On May 8, 2019, Celanese US completed an offering of $500 million in principal amount of 3.500% senior unsecured notes due May 8, 2024 (the "3.500% Notes") in a public offering registered under the Securities Act. The 3.500% Notes were issued at a discount to par at a price of 99.895%, which is being amortized to Interest expense in the consolidated statement of operations over the term of the 3.500% Notes. Net proceeds from the sale of the 3.500% Notes were used to redeem in full the 3.250% senior unsecured notes due October 15, 2019 (the "3.250 Notes"), to repay $156 million of outstanding borrowings under the senior unsecured revolving credit facility and for general corporate purposes. In connection with the issuance of the 3.500% Notes, the Company entered into a cross-currency swap to effectively convert its fixed-rate US dollar denominated debt under the 3.500% Notes, including annual interest payments and the payment of principal at maturity, to fixed-rate Euro denominated debt. See Note 22 for additional information.

_Provided data_
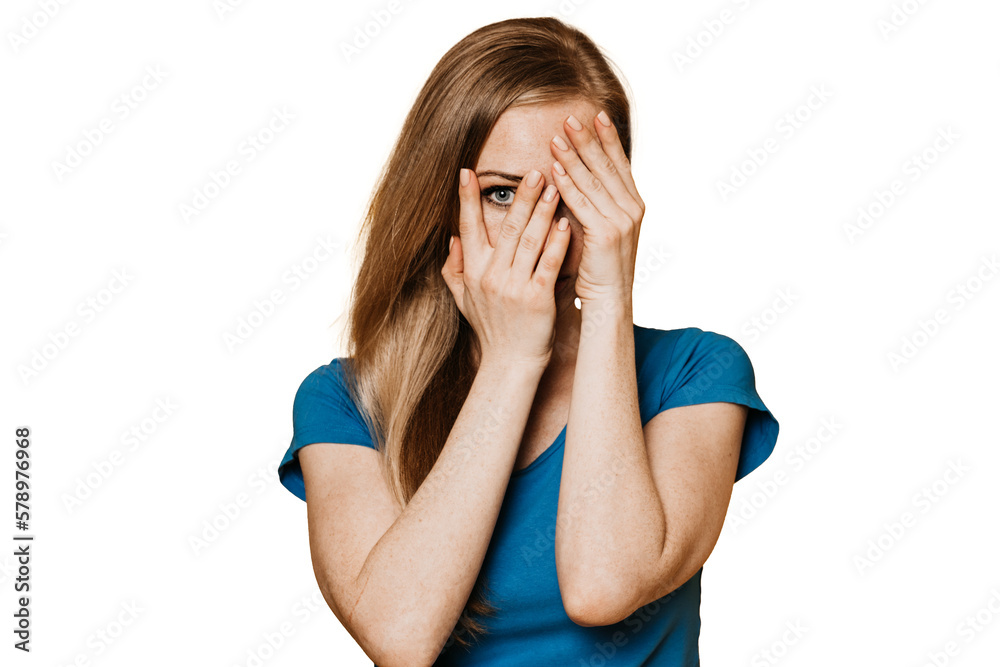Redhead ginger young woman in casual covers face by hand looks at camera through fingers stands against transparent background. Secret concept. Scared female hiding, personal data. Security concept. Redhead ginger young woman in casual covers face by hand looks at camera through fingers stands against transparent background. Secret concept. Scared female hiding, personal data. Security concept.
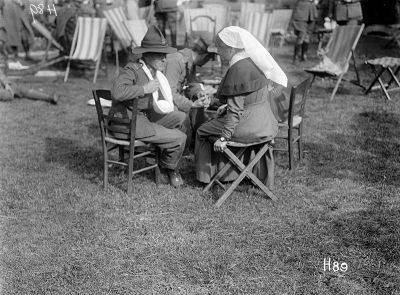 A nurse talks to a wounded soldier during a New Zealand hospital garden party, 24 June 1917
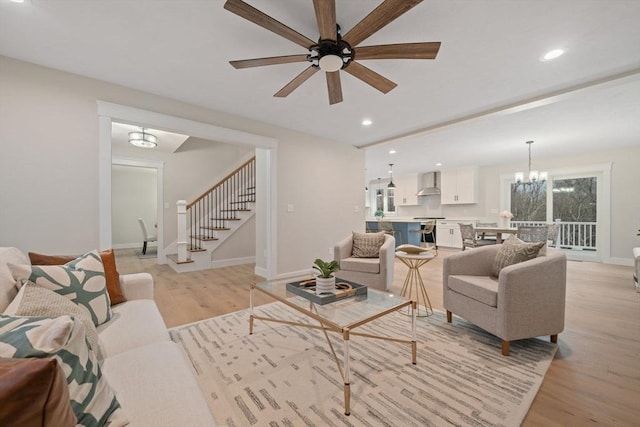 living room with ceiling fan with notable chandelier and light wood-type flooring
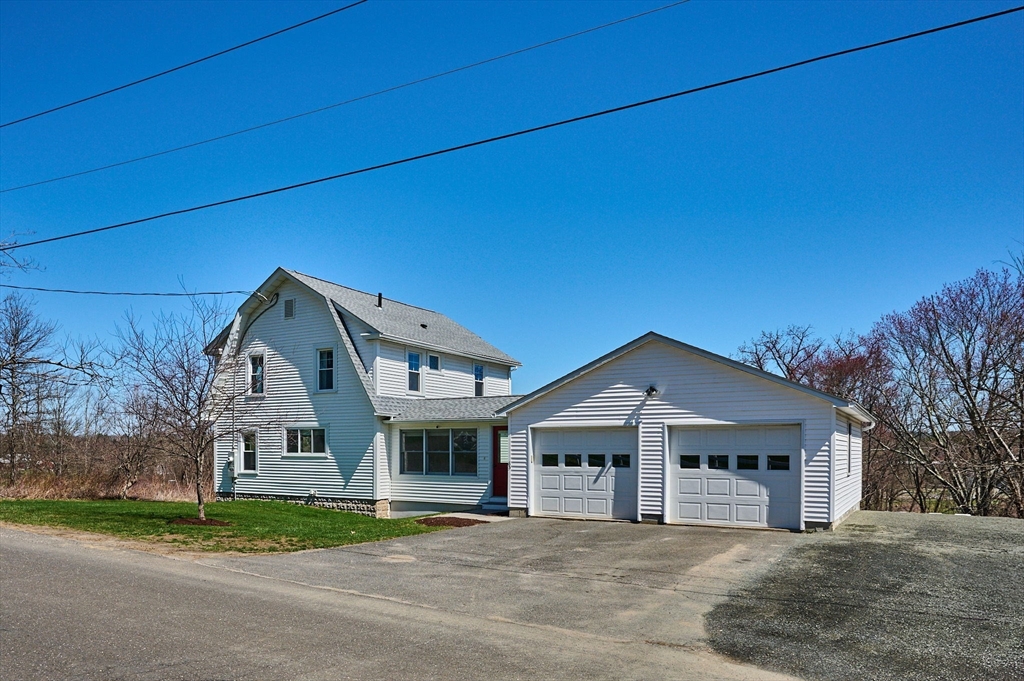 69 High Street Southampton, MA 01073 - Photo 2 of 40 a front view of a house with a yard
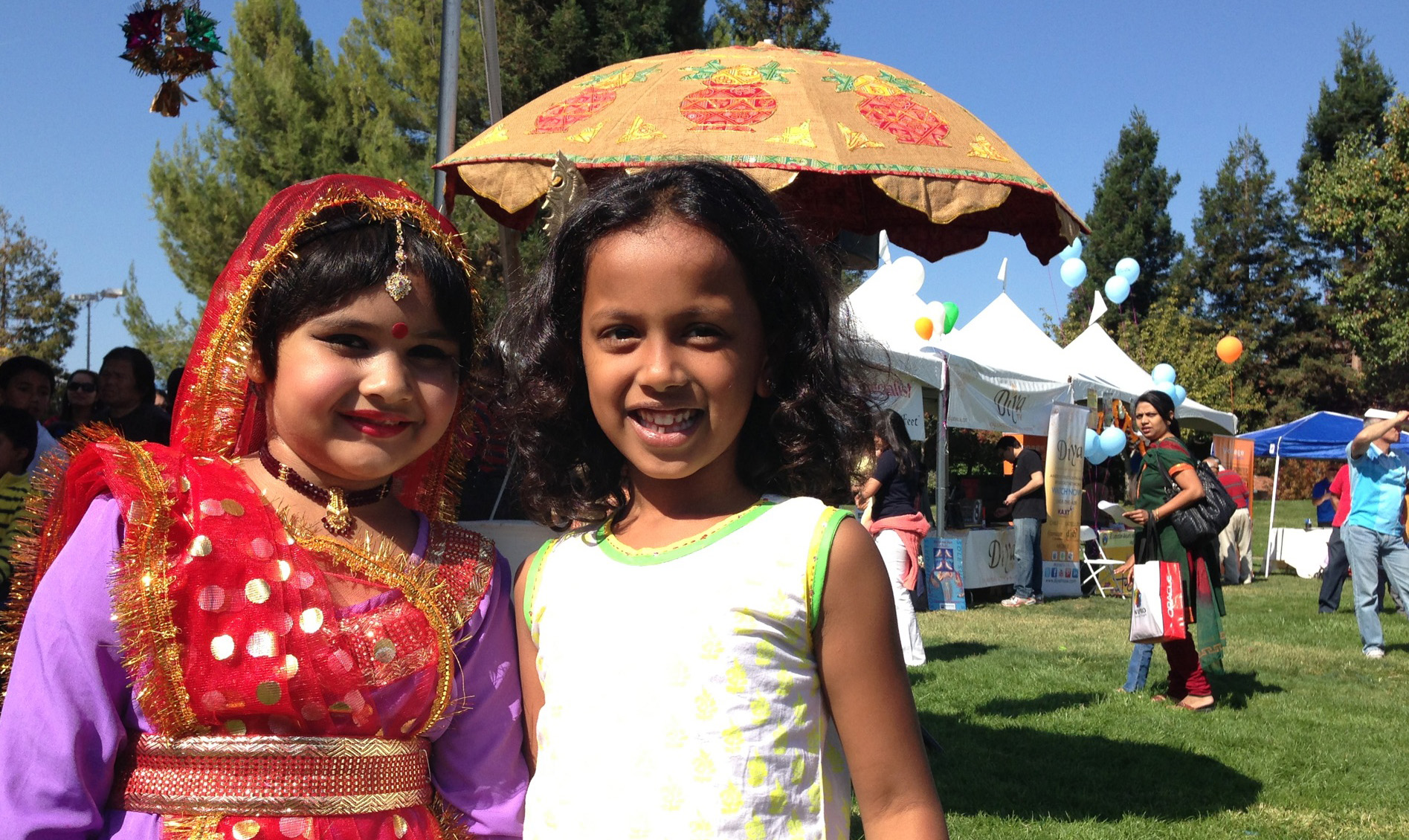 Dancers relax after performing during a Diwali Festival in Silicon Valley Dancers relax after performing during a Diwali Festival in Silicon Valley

_Prompt_
Extend the passage on Celanese US's 3.500% senior unsecured notes, starting right after its final sentence.

_Output below_
In November 2018, Celanese US completed an offering of €500 million in principal amount of 2.125% senior unsecured notes due March 1, 2027 (the "2.125% Notes") in a public offering registered under the Securities Act. The 2.125% Notes were issued under a base indenture dated May 6, 2011. The 2.125% Notes were issued at a discount to par at a price of 99.231%, which is being amortized to Interest expense in the consolidated statements of operations over the term of the 2.125% Notes. Net proceeds from the sale of the 2.125% Notes were used to repay $463 million of the senior unsecured term loan and for general corporate purposes.
Principal payments scheduled to be made on the Company's debt, including short-term borrowings, are as follows:
 
(In $ millions)
2020
496

2021
429

2022
525

2023
859

2024
533

Thereafter
1,081

Total
3,923


Accounts Receivable Securitization Facility
The Company has a US accounts receivable securitization facility involving receivables of certain of its domestic subsidiaries of the Company transferred to a wholly-owned, "bankruptcy remote" special purpose subsidiary of the Company ("SPE"). The facility, which permits cash borrowings and letters of credit, was amended on July 8, 2019 to extend the maturity date to July 6, 2020 and modify certain events of default, limitations on concentrations of obligors and certain of the components used to calculate the SPE reserves. All of the SPE's assets have been pledged to the administrative agent in support of the SPE's obligations under the facility.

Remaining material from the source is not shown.